Problem to solve:
Repeat the records word for word, from the line with "At what distance" through the end of the records.

Extracted records:
* * * *

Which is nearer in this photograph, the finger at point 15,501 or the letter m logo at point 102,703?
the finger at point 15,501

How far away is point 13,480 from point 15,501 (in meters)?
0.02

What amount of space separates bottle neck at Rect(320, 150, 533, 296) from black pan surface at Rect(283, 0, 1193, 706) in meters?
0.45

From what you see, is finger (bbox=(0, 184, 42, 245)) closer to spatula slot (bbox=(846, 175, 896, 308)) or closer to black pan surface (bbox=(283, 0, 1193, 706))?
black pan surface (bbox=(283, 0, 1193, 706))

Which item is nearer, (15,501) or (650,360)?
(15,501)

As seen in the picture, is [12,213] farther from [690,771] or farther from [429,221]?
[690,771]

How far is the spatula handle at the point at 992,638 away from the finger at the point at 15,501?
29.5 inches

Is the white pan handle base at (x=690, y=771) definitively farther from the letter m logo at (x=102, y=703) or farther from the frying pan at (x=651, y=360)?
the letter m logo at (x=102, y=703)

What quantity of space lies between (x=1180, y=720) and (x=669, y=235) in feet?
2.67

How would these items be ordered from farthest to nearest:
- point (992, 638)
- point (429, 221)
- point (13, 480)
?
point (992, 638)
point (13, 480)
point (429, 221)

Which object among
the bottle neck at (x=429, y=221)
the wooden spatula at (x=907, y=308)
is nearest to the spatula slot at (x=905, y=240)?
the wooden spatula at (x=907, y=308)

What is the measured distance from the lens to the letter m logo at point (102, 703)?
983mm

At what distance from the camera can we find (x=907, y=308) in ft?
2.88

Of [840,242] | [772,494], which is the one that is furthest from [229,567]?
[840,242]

* * * *

Answer to the task:
At what distance from the camera can we find (x=907, y=308) in ft?
2.88

Of [840,242] | [772,494], which is the one that is furthest from [229,567]?
[840,242]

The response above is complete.